HelenaDove · 29/03/2015 00:03

but i don't see men posting shaming other womens bodies because of their personal weight problems

Not on here no but its rife on the MRA websites One of them even ran a "fat shaming week" on twitter about 18 months ago. The charity beat were about as impressed with that as i was.

HelenaDove · 29/03/2015 00:05

Actually scrub my first sentence on that post. Ive seen it happen on Dadsnet!

YonicScrewdriver · 29/03/2015 00:05

Ihatelego is engaging politely, as far as I can say.

Lazo is spelunking all over as many FWR threads as he can drag his lazo bones across.

YonicScrewdriver · 29/03/2015 00:05

And, if I'm not very much mistaken, is a PBP.

ihatelego · 29/03/2015 00:07

[sigh] i am obviously imagined myself typing numerous times my experience and understanding of facts, figures and the problems faced by women in a world where gender discrimination is rife.

If anyone ever wonders why so many young men and women struggle to identify with feminism they should read this thread - it's a perfect example.

I'm not looking for an argument, my thoughts are posted throughout the thread, if it makes some of you feel better to condemn me as some sort of ignorant, man pandering idiot then so be it, knock yourselves out.

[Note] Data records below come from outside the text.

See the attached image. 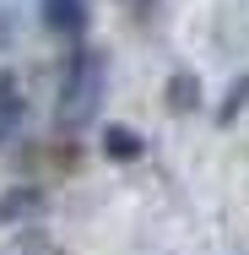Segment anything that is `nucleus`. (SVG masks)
<instances>
[{
	"label": "nucleus",
	"instance_id": "2",
	"mask_svg": "<svg viewBox=\"0 0 249 255\" xmlns=\"http://www.w3.org/2000/svg\"><path fill=\"white\" fill-rule=\"evenodd\" d=\"M44 27L76 38V33L87 27V5H82V0H44Z\"/></svg>",
	"mask_w": 249,
	"mask_h": 255
},
{
	"label": "nucleus",
	"instance_id": "1",
	"mask_svg": "<svg viewBox=\"0 0 249 255\" xmlns=\"http://www.w3.org/2000/svg\"><path fill=\"white\" fill-rule=\"evenodd\" d=\"M103 103V54L82 49L65 65V82H60V125L65 130H82Z\"/></svg>",
	"mask_w": 249,
	"mask_h": 255
},
{
	"label": "nucleus",
	"instance_id": "4",
	"mask_svg": "<svg viewBox=\"0 0 249 255\" xmlns=\"http://www.w3.org/2000/svg\"><path fill=\"white\" fill-rule=\"evenodd\" d=\"M141 141L130 136V130H108V152H136Z\"/></svg>",
	"mask_w": 249,
	"mask_h": 255
},
{
	"label": "nucleus",
	"instance_id": "3",
	"mask_svg": "<svg viewBox=\"0 0 249 255\" xmlns=\"http://www.w3.org/2000/svg\"><path fill=\"white\" fill-rule=\"evenodd\" d=\"M16 120H22V93H16V82H11V76H0V147L11 141Z\"/></svg>",
	"mask_w": 249,
	"mask_h": 255
}]
</instances>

Gralick · 29/03/2015 00:12

But WHY are you so keen to tell us all what's wrong with feminism??? Or how we're doing it all wrong, or whatever your actual point about it is.

How SHOULD we do it?

PuffinsAreFictitious · 29/03/2015 00:12

Not sure anyone did that though. No one has said you're ignorant, except you. You gave your facts, and they were debunked. You don't believe the debunking, as you refer back to your facts, but that's fine, not everyone is comfortable with their ideas being challenged.

However, what your posts have done is amply demonstrated that the OP was pretty accurate.

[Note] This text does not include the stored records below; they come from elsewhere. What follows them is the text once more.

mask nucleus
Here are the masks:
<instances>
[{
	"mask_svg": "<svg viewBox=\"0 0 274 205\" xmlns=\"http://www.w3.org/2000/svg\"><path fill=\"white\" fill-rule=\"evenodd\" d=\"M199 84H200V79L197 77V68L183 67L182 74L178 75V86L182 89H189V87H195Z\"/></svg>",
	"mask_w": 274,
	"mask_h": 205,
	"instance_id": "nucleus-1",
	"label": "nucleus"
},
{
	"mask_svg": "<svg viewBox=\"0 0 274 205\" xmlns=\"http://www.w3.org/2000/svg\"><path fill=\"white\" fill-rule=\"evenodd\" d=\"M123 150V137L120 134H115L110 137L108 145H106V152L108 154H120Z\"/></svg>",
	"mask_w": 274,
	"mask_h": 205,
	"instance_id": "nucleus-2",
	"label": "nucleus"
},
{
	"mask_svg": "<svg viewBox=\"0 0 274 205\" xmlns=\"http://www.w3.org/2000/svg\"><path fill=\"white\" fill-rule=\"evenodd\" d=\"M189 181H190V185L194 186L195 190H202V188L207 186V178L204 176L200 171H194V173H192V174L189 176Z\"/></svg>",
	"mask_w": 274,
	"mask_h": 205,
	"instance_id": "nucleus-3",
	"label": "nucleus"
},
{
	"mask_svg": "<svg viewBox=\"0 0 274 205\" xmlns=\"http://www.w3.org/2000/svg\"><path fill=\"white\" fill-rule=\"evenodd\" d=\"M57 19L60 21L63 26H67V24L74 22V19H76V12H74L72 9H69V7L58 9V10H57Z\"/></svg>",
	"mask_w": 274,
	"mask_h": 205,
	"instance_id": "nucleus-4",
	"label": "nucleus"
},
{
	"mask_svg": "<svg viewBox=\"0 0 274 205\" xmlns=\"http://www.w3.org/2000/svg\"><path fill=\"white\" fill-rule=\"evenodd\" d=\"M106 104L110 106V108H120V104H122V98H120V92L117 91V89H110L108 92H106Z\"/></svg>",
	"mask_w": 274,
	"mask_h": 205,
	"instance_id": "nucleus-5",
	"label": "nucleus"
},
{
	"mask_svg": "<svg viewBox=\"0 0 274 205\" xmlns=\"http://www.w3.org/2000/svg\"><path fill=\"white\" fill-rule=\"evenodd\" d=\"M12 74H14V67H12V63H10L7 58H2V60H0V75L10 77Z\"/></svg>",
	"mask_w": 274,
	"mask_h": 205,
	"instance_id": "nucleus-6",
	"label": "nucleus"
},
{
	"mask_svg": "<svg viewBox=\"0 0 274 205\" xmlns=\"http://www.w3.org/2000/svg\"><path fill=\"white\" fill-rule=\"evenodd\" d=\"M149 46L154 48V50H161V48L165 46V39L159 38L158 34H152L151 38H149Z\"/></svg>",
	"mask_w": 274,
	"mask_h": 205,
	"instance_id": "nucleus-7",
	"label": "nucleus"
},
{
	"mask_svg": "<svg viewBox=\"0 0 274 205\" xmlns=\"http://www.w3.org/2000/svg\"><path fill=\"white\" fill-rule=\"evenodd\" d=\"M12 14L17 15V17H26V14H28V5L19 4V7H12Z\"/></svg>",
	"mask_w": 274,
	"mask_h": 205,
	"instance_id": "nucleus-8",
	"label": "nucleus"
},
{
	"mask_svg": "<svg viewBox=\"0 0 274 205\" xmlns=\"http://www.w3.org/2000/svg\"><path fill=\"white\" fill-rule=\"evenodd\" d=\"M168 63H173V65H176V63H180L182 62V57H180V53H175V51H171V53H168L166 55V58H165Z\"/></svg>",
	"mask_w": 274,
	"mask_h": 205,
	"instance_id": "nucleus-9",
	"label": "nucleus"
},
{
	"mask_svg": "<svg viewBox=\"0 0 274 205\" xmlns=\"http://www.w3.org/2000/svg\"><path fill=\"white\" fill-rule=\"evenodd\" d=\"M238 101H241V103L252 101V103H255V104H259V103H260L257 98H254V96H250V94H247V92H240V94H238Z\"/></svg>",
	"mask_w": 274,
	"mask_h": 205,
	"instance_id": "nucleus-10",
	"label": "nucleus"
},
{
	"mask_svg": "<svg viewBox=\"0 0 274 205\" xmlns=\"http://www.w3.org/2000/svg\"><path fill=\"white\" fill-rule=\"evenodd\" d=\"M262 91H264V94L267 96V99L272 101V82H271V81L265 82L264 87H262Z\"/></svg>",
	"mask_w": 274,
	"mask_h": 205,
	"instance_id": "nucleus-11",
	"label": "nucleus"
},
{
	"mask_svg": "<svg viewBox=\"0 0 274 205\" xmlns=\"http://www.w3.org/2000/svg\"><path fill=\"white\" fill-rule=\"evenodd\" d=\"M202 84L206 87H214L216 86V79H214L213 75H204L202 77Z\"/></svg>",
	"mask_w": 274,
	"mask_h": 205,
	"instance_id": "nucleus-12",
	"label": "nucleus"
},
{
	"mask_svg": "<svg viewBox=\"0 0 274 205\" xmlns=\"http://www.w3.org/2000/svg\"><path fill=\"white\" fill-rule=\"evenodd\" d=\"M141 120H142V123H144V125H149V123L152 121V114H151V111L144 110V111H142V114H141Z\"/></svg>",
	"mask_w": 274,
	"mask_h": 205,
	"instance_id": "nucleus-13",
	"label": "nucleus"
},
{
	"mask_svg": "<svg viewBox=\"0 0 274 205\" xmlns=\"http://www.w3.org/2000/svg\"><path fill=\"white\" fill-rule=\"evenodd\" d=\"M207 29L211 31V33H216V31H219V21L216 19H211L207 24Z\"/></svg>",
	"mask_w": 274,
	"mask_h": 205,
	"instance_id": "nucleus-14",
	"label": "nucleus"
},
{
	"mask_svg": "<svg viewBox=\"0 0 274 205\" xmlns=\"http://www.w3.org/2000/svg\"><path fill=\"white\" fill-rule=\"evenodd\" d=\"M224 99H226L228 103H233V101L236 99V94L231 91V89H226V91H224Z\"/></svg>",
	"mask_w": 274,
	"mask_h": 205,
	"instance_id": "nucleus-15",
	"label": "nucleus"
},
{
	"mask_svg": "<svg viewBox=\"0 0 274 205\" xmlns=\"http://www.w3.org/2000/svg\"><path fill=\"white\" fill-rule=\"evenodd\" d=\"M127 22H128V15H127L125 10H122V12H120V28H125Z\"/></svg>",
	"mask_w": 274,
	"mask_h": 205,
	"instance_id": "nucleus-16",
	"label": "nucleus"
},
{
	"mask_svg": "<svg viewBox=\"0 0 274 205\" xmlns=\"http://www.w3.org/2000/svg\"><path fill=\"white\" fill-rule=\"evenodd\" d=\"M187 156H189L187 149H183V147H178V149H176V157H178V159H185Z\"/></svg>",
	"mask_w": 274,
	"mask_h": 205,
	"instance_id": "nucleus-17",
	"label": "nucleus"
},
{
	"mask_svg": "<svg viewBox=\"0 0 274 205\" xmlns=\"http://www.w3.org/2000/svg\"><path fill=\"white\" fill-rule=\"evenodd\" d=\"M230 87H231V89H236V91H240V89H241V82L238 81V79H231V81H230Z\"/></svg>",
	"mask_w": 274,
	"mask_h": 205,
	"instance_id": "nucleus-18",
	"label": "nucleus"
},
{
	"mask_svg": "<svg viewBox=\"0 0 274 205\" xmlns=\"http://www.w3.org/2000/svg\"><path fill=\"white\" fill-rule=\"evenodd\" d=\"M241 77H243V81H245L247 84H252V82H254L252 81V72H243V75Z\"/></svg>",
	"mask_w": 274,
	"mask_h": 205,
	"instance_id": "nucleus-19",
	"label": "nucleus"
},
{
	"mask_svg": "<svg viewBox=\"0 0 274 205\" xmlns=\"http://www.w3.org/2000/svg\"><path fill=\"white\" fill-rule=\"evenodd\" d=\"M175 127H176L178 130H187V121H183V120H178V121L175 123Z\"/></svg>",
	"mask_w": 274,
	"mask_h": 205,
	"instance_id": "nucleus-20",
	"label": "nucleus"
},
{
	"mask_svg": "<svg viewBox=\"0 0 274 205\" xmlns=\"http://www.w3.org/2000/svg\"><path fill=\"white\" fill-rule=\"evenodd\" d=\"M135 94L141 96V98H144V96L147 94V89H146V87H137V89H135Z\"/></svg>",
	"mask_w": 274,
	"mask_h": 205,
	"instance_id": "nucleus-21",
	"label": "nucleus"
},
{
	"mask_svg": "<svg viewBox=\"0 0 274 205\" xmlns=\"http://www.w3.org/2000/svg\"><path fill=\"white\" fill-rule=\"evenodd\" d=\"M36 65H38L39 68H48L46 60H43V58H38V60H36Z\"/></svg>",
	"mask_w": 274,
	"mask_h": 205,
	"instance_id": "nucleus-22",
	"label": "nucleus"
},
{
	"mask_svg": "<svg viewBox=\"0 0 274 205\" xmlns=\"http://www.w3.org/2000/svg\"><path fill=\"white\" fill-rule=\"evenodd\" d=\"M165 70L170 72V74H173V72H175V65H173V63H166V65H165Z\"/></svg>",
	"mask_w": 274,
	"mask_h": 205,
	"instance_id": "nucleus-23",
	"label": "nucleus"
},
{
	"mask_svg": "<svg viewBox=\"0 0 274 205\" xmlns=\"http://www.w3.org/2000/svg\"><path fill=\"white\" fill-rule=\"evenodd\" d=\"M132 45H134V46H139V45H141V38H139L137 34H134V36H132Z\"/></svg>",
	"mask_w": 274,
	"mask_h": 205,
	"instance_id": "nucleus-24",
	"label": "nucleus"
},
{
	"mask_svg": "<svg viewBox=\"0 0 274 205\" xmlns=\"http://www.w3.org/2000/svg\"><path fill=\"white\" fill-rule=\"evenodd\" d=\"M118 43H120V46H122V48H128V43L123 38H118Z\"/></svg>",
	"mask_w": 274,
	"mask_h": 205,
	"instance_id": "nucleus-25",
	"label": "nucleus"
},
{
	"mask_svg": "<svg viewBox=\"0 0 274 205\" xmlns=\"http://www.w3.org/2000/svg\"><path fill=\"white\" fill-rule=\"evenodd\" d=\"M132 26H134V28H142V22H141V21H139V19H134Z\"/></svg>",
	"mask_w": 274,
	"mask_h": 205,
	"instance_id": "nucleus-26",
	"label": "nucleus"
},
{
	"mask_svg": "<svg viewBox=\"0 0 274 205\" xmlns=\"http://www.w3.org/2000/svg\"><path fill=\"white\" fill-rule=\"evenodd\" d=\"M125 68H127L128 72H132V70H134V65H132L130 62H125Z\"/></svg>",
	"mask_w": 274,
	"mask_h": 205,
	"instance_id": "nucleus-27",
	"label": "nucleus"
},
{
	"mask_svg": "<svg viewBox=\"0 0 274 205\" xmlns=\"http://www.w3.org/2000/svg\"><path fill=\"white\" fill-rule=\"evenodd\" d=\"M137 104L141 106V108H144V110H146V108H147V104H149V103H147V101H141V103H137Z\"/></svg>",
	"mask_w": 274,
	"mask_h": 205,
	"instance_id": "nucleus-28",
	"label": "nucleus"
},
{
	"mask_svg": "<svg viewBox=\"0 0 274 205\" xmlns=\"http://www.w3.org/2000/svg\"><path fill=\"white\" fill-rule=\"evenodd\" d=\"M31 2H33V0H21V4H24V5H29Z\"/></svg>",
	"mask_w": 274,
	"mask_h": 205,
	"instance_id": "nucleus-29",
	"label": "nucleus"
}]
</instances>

If you didn't mean to do that, then maybe it's just the way you're expressing yourself? I don't know, I'm trying to put a positive spin on your posts, but you seem to have returned to your original view that feminist are bad, which is a shame.

SabrinnaOfDystopia · 29/03/2015 00:13

ihatelego Sat 28-Mar-15 23:21:33
haha i don't know i put forward the notion that the majority of men aren't abusive potential rapists and had a successive stream of pp jump on me and come to some strange conclusions hmm sorry!

But nobody has actually said that the majority of men are abusive potential rapists. Posters are saying that the majority of domestic violence is committed by men, and that said dv committed by men is more likely to be serious/life-threatening than dv committed by women. You see the difference?

ihatelego · 29/03/2015 00:20

Then you won't have to worry about all these annoying facts & figures, you'll be able to proceed with minimal cognitive dissonance

Facts are fun. We like facts. You don't.